● **Problem details**
Answer these questions from the blog post on depression below.
(a) According to the post, what two conditions did Sisi's obsession with a youthful appearance lead to?
(b) Why is the writer's home overcrowded?
(c) How do the people who struggled through WW2 in London describe their lives?

● **Document excerpt**
Saturday, 10 January 2015

the rich and famous have it too!

It can strike anyone at anytime...

I've been learning about Empress Elisabeth of Austria http://en.m.wikipedia.org/wiki/Empress_Elisabeth_of_Austria, I share a lot of her symptoms and however rich she was she was deeply unhappy; depressed for most of her life. It seems that having it all is not having it all. Elisabeth also had several psychosomatic illness in her life, something I can relate to having fibromyaglia myself. Sisi has her family called her like me had an obsessive personality,  Sisi was obsessed with maintaining a youthful appearance at all times, so much that it made her ill, she suffered from bulimia and insomnia. Grief at losing her only son pushed her to the edge, so much so that her family when learning about her death at the hand of an assassin,  thought at first reports it had been a suicide. This poor woman was plagued by the blackness of depression as a lot of us are.

It does annoy me greatly that people who have never suffered depression think they can judge you and your illness by what you have in your life. I do have a good life to all outward appearances, my family are my rock, and shelter me and comfort me whether I'm good or not, we're certainly not rich by any means and struggle like many to pay bills. My husband has long term health issues and my home is over crowded because my children can't afford to move to places of their own. So yes I have a lot to be depressed about and my situation with money, health, family is reason enough for my depressive episodes. I can't cope with it at all at the moment,  my coping mechanism is lost. So why do I jump to defend those who have more than me and still have depression? Because having it all is stressful, overwhelming and unnerving. If you like me are timid, overwhelmed with social situations and have as I call it a default grumpy gene, then having it all is going to be depressing too. Life isn't easy, people who have worked hard to get to the top are often depressed because once they have got there what else is there? They don't have the fight, the hard work, the struggle anymore so they feel empty and nothingness. The struggle is a trigger for depression but so is the conclusion. Fighting for something makes people happy and fulfilled, I've read about people who struggled through WW2 in London; the blitz, the rationing, the fear for loved ones, the hard work they put in in soup kitchens and tea wagons. They describe a hard but generally happy life with purpose, only to become depressed when the struggle was over the war was won and they had had their purpose in life taken from them. Of course new struggles, new work found them and they coped. But the lesson is sometimes working towards your goal is more satisfying than achieving it.

So I have goals in mind to occupy me while I'm trying to be happy again. I need to remember that getting/struggling/working towards there is going to be the treatment, not the actual goal itself, I can't make it too difficult, but also not too easy. Maybe working towards something is a medicine in itself.

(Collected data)
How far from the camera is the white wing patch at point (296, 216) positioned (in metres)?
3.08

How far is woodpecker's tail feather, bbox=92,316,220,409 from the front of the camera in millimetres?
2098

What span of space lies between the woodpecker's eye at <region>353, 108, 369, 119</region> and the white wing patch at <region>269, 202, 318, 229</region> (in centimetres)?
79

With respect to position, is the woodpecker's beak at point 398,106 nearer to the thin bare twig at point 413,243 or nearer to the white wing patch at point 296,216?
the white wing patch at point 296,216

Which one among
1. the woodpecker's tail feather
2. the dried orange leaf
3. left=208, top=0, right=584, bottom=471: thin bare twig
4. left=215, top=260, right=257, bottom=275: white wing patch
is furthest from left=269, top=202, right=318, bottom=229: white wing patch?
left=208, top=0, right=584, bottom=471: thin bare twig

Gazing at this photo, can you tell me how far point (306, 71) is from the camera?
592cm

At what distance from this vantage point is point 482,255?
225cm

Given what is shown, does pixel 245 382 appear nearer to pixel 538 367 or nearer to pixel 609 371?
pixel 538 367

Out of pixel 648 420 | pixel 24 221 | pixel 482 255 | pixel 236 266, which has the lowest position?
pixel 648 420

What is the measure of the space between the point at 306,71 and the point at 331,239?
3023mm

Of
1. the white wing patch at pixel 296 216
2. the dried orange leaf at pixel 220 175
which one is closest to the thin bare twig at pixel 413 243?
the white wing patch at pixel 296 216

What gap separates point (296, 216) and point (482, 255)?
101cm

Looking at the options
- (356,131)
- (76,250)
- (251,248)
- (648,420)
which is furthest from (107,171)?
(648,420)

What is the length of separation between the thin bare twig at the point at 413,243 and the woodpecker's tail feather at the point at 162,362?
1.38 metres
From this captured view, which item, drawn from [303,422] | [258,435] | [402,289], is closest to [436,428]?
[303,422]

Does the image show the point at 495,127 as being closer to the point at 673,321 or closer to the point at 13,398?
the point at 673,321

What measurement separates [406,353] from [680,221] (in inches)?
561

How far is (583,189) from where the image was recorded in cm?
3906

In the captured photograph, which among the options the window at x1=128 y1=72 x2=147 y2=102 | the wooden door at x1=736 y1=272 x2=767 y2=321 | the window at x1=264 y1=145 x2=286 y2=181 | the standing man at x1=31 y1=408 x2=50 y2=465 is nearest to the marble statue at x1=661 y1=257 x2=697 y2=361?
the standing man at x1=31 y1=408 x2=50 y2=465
--
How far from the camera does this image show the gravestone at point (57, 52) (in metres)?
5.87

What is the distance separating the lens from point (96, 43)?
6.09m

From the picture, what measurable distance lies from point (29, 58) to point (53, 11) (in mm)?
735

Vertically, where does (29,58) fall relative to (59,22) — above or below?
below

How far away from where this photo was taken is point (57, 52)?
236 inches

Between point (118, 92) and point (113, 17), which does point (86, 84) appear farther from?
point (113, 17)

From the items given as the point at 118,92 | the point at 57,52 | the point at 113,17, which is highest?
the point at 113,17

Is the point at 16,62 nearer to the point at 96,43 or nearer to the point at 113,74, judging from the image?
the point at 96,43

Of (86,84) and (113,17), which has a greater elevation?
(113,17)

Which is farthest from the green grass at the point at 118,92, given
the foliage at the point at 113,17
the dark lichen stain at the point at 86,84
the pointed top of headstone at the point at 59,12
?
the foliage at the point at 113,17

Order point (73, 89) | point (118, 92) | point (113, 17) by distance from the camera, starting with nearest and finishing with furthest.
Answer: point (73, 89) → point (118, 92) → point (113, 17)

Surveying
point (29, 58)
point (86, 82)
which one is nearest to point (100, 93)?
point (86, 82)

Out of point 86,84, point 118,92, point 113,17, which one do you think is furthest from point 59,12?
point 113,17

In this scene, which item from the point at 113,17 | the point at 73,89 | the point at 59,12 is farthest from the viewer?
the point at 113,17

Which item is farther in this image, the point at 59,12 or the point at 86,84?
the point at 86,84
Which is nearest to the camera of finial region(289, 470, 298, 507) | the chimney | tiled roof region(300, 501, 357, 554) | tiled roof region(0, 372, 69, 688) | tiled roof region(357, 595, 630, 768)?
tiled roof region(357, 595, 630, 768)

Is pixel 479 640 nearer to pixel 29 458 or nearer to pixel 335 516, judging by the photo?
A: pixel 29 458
---
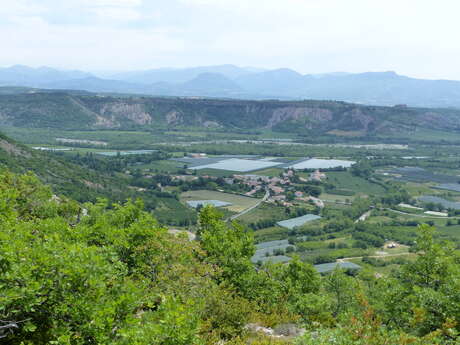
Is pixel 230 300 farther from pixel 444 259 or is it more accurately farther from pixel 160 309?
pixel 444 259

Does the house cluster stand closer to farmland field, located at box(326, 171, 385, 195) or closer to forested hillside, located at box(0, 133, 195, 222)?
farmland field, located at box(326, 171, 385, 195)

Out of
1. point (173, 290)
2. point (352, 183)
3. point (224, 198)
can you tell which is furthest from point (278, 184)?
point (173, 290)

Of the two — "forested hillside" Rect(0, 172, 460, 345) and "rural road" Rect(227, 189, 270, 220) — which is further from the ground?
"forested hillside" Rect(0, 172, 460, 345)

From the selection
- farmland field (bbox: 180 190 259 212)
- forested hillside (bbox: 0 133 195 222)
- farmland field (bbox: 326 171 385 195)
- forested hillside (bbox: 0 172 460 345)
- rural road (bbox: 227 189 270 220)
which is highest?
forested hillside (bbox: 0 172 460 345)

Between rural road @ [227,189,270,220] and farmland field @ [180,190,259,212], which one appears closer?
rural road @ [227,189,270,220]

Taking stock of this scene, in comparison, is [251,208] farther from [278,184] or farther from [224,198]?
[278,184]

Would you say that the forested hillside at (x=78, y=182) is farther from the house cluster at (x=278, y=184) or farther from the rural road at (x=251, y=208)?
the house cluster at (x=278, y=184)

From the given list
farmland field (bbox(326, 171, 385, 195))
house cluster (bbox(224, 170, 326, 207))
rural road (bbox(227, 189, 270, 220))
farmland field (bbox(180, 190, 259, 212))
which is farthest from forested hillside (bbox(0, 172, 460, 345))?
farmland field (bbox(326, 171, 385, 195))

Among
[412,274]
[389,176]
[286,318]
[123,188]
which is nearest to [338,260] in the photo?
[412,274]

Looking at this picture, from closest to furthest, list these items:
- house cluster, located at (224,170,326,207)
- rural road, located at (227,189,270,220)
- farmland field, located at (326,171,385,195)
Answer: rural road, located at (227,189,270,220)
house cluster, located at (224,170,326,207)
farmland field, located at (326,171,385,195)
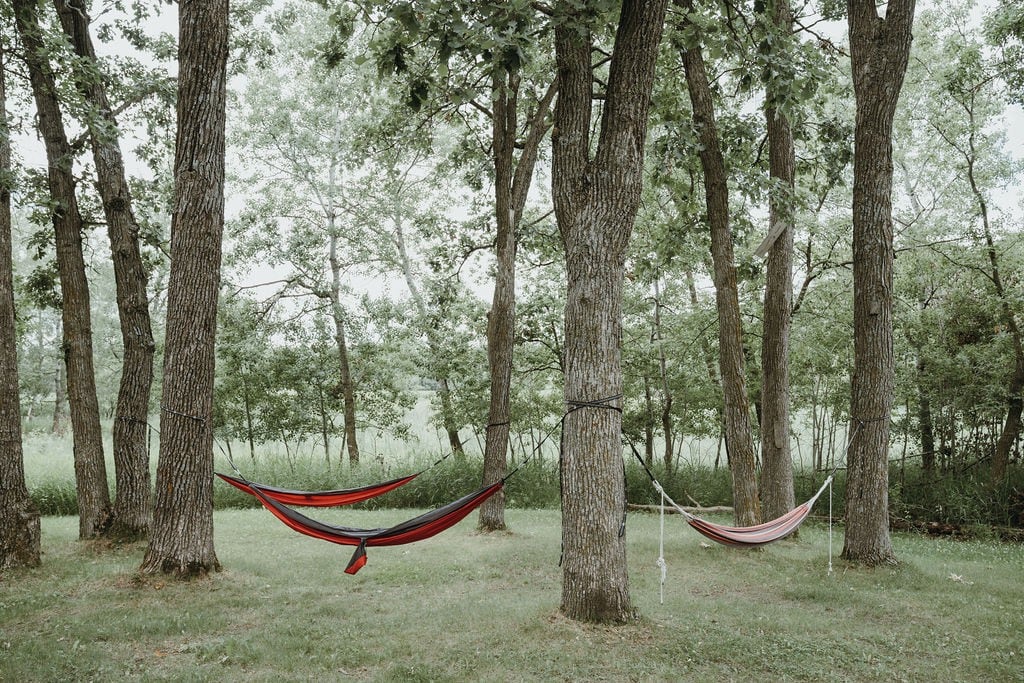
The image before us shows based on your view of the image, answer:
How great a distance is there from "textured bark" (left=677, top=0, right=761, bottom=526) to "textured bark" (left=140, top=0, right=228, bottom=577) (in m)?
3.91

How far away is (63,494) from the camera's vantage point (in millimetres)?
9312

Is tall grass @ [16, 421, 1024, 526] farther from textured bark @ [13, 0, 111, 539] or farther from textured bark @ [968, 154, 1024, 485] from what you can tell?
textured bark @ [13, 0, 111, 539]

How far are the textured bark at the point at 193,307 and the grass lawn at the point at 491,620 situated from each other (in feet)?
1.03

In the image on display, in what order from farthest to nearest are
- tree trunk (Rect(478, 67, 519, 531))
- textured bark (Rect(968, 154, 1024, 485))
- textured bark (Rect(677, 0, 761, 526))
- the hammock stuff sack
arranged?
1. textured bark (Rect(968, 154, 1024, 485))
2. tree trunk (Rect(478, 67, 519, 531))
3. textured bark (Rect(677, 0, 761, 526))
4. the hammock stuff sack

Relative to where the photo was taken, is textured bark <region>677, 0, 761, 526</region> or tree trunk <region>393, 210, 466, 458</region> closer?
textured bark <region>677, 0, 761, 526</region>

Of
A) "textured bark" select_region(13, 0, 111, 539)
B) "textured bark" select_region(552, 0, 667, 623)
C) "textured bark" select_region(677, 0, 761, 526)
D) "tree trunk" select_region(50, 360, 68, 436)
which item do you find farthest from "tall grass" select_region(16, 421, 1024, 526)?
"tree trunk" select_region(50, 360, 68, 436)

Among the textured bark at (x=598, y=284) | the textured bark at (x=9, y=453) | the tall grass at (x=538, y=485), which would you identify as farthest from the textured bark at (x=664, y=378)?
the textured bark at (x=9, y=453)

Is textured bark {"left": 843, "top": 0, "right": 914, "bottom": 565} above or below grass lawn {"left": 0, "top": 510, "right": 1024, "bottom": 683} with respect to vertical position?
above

● **Written reply**
(a) Bulimia and insomnia.
(b) The writer's children cannot afford to move to places of their own.
(c) As a hard but generally happy life with purpose.